Starting at the line that contains "order: Carnivora", write out every line to the end of the records below exactly, and leave out the pictures.

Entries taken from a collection
——

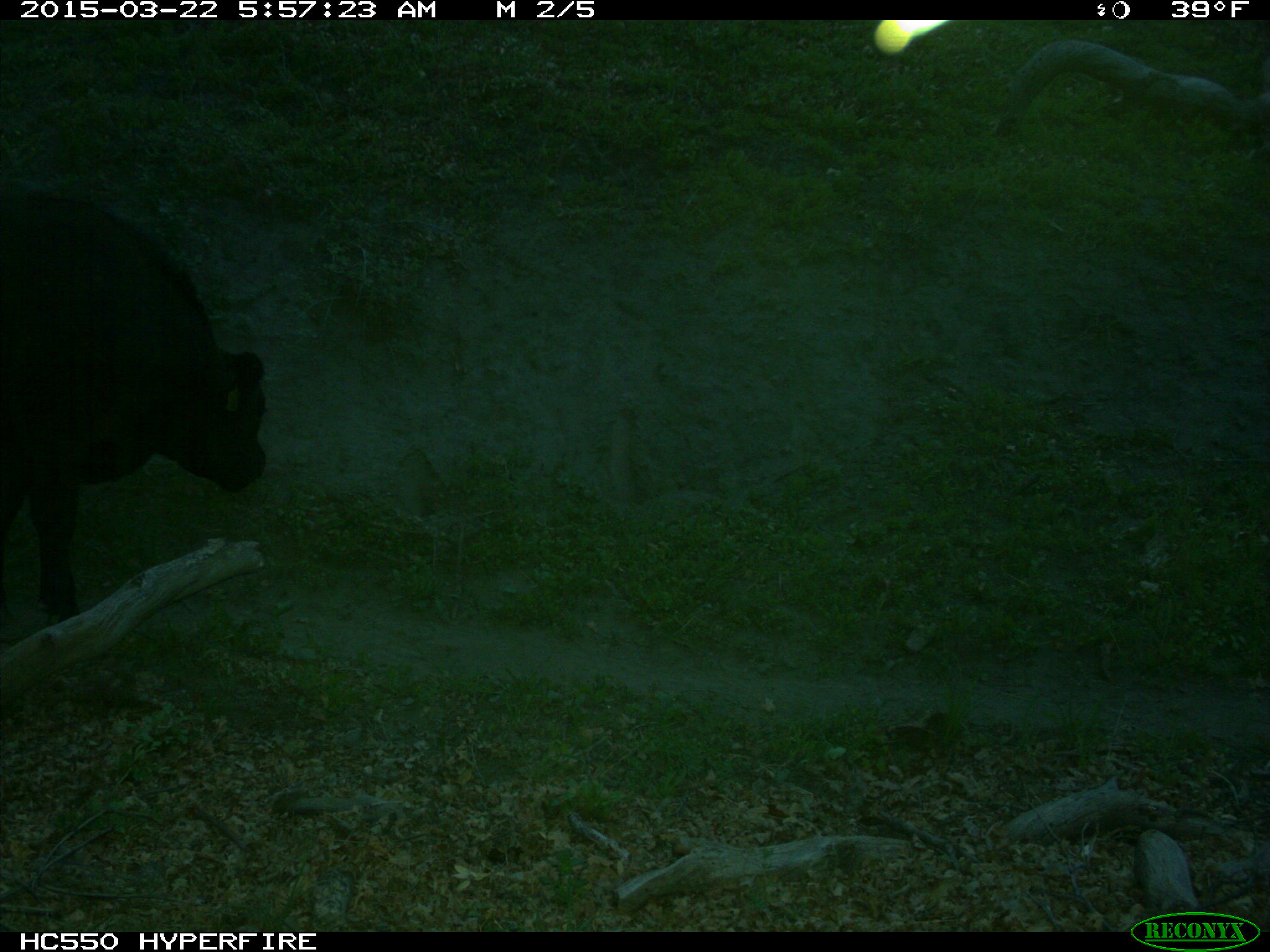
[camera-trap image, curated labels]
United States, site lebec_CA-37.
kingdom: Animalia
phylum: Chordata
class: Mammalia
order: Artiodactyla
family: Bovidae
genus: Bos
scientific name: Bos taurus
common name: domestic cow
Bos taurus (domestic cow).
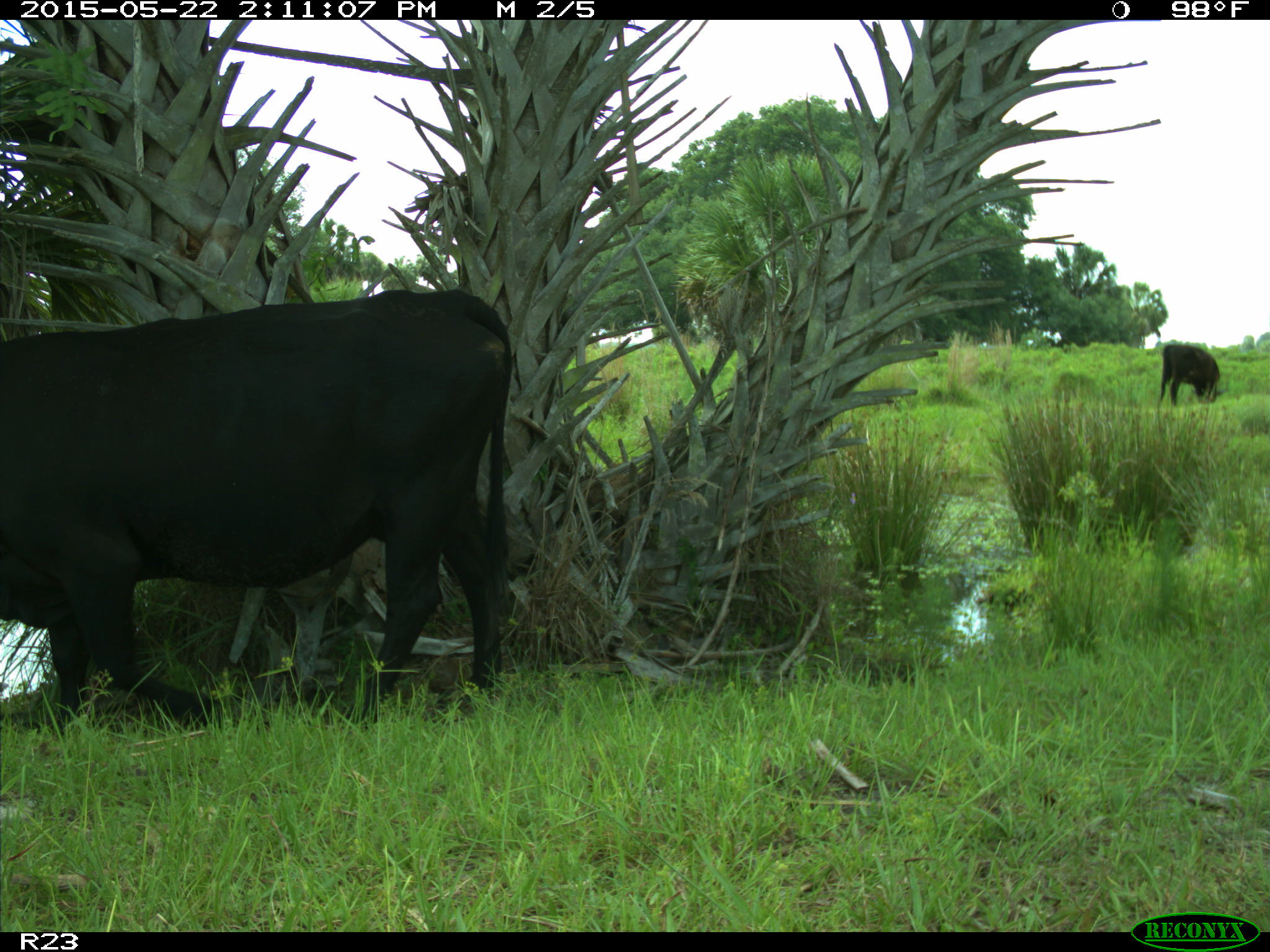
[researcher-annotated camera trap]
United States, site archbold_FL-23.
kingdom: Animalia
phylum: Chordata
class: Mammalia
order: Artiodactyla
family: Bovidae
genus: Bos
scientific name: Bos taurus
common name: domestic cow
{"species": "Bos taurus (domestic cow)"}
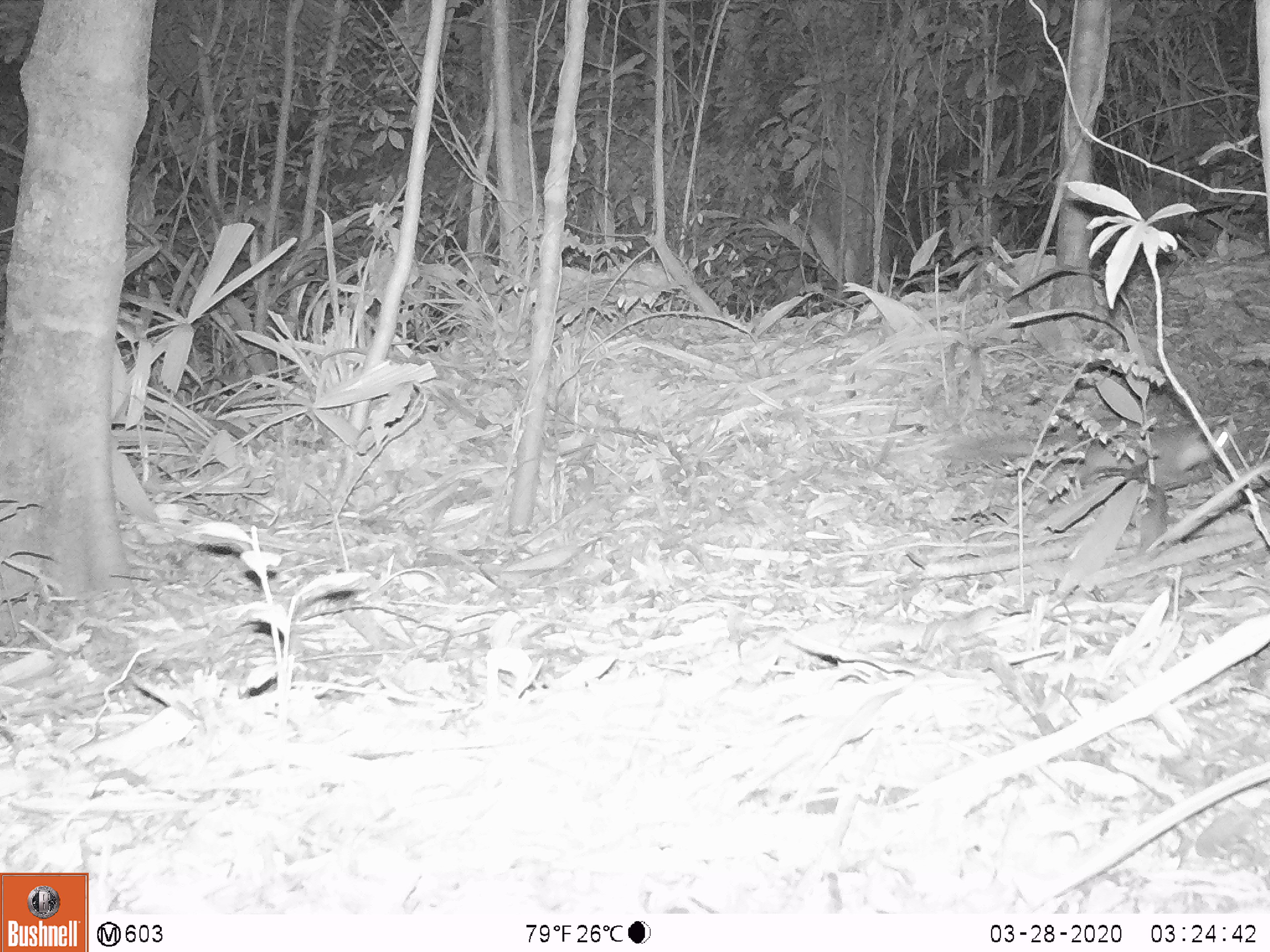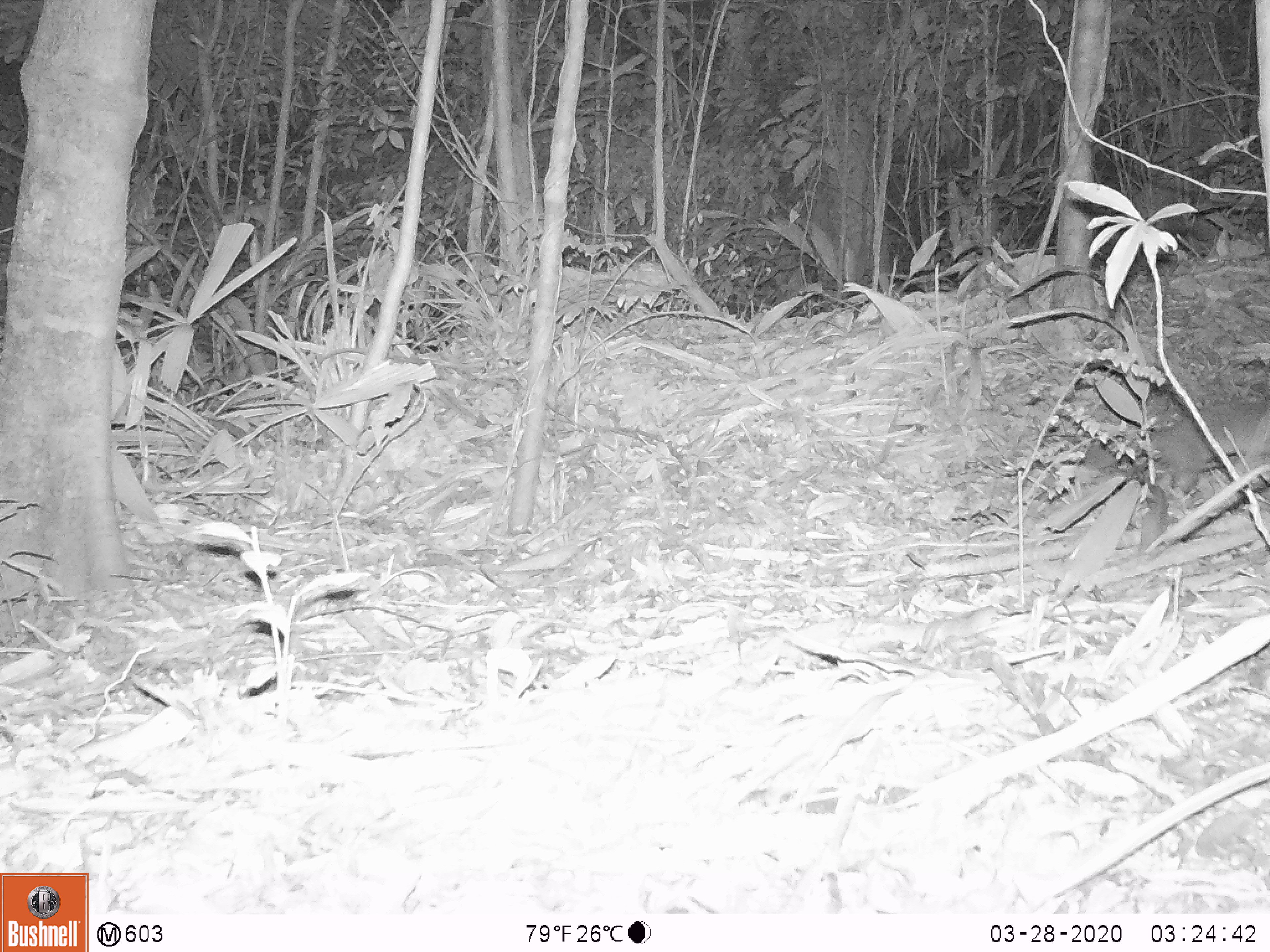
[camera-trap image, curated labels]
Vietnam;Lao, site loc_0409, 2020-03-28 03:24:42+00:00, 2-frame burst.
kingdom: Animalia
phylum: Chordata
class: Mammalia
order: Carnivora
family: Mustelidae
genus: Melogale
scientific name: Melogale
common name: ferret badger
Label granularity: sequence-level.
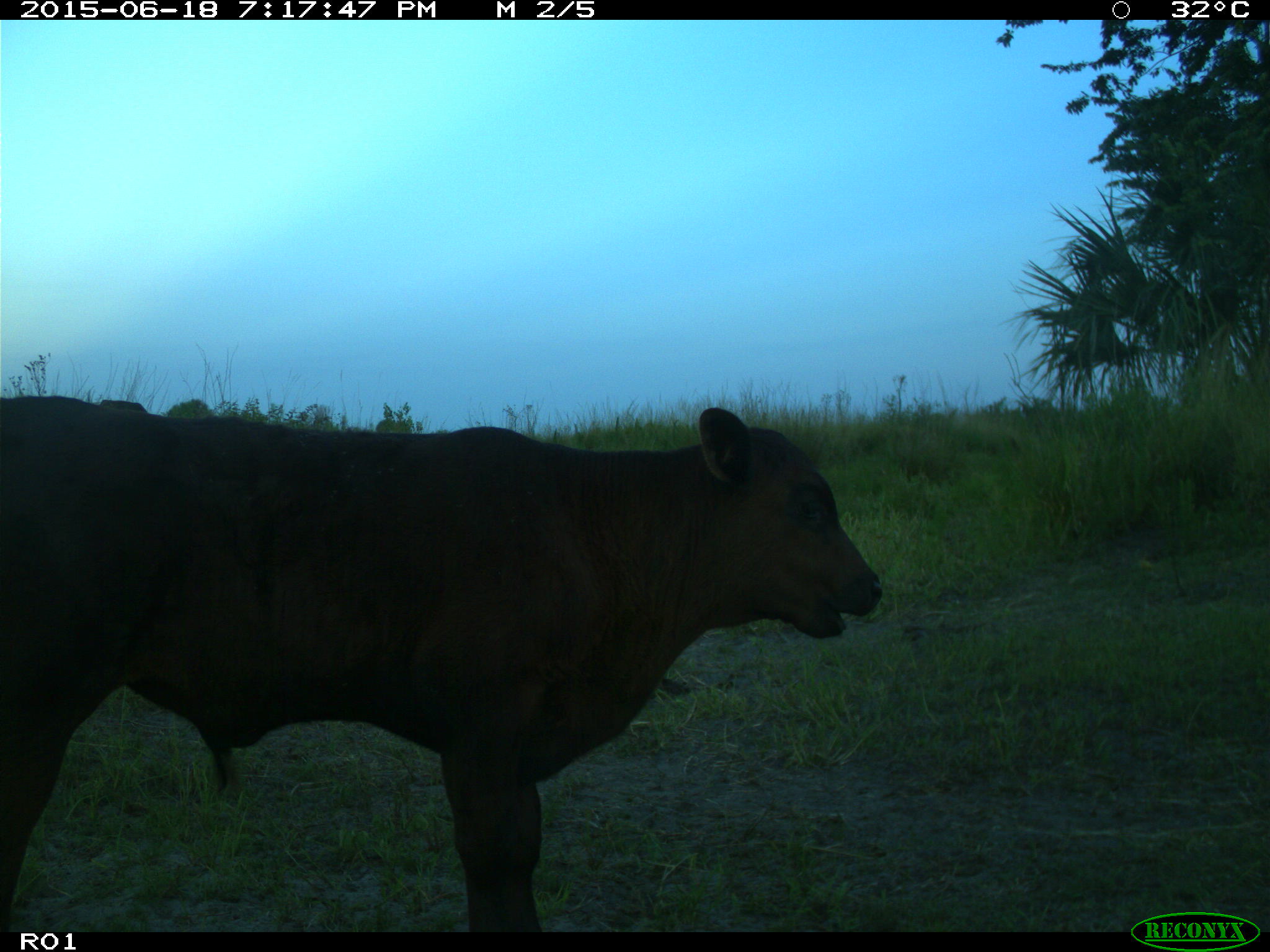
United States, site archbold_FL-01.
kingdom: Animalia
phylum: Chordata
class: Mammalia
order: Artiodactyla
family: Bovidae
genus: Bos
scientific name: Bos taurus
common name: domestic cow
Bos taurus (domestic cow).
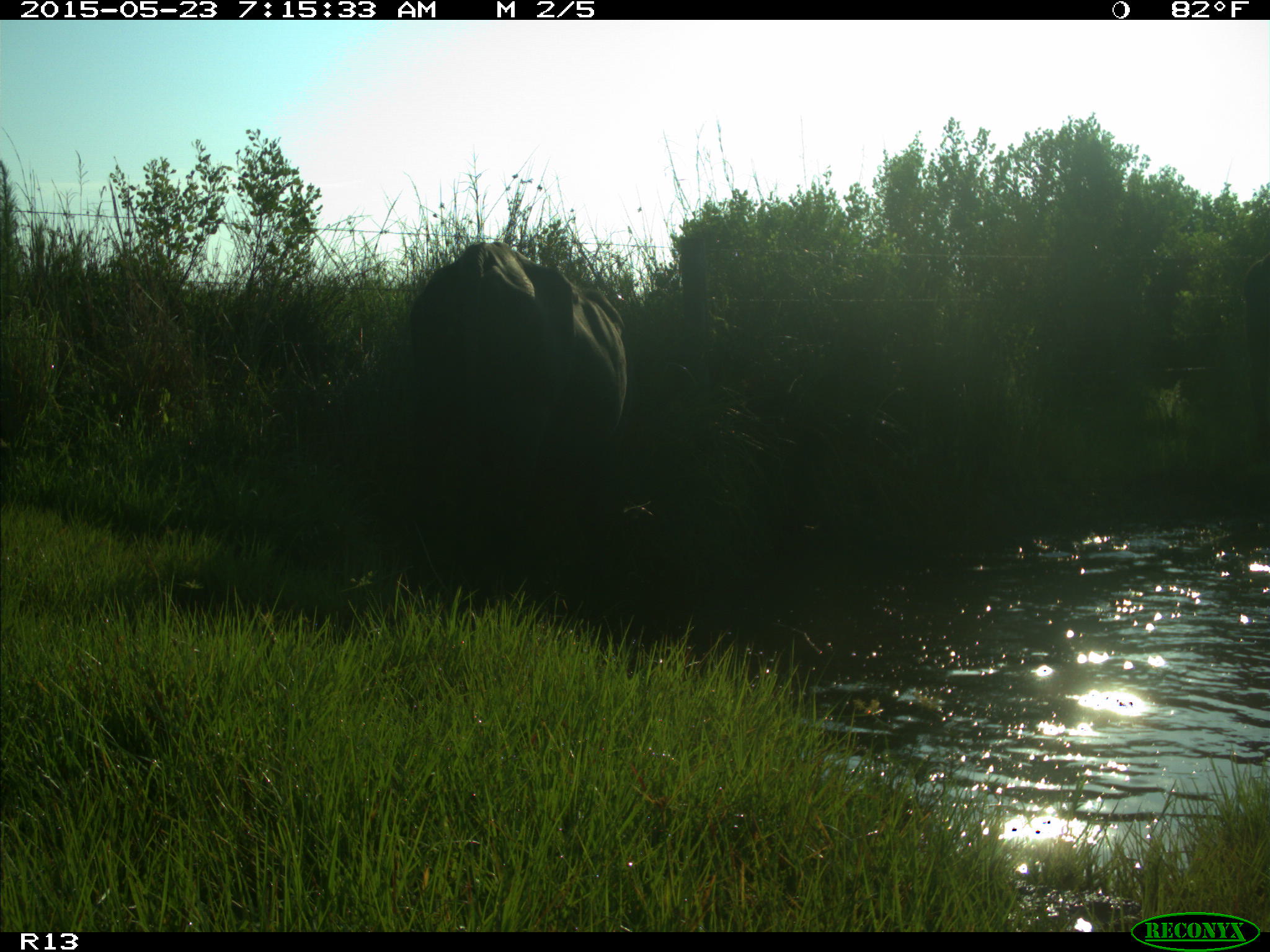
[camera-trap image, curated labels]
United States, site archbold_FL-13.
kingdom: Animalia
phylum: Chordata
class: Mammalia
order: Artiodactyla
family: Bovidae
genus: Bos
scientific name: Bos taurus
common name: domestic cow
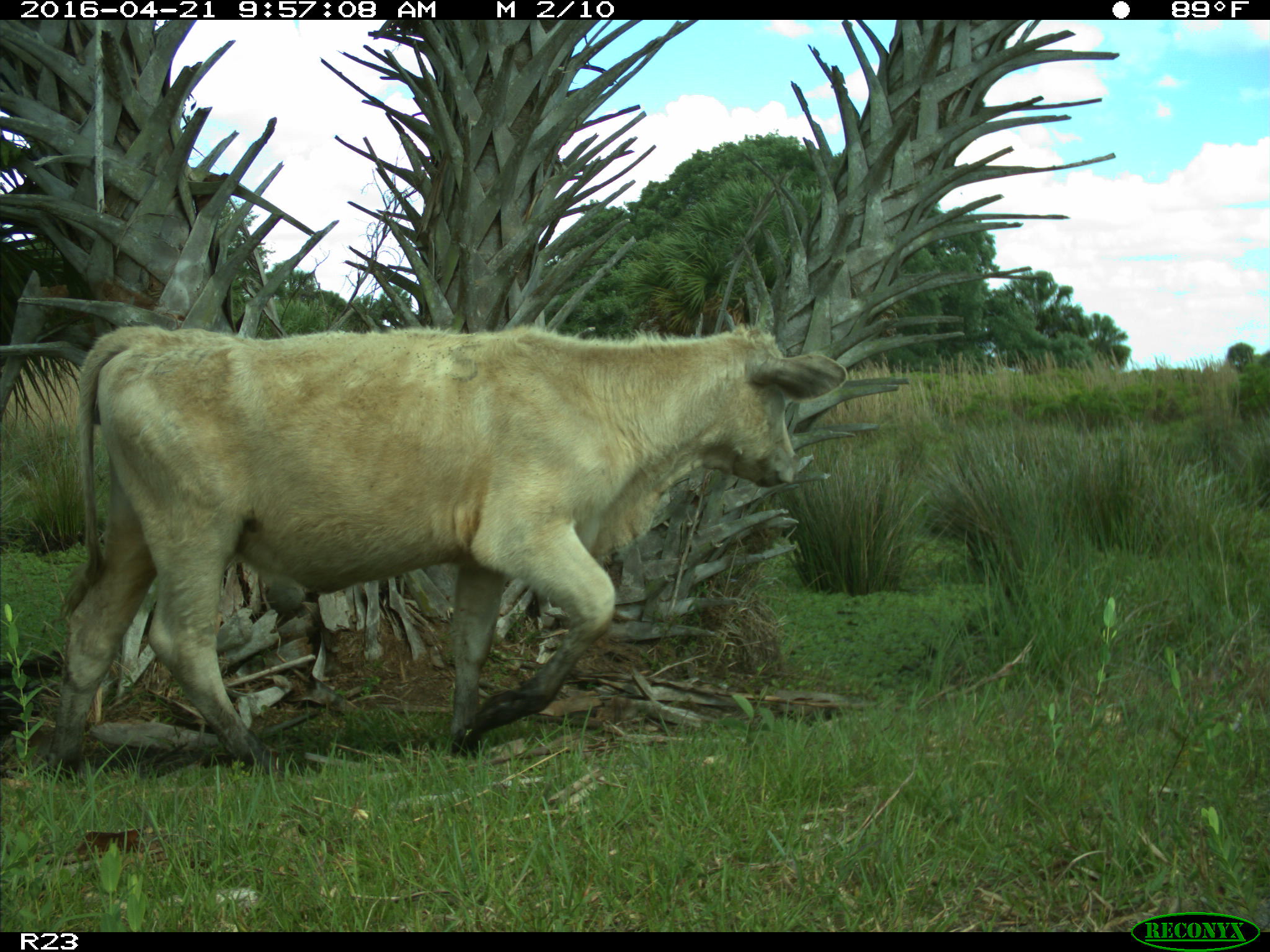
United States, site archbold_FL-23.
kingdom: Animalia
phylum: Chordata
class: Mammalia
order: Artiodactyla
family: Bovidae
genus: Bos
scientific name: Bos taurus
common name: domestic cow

——

▶ [FINISHED TASK]:
order: Carnivora
family: Mustelidae
genus: Melogale
scientific name: Melogale
common name: ferret badger
Label granularity: sequence-level.
United States, site archbold_FL-01.
kingdom: Animalia
phylum: Chordata
class: Mammalia
order: Artiodactyla
family: Bovidae
genus: Bos
scientific name: Bos taurus
common name: domestic cow
Bos taurus (domestic cow).
[camera-trap image, curated labels]
United States, site archbold_FL-13.
kingdom: Animalia
phylum: Chordata
class: Mammalia
order: Artiodactyla
family: Bovidae
genus: Bos
scientific name: Bos taurus
common name: domestic cow
United States, site archbold_FL-23.
kingdom: Animalia
phylum: Chordata
class: Mammalia
order: Artiodactyla
family: Bovidae
genus: Bos
scientific name: Bos taurus
common name: domestic cow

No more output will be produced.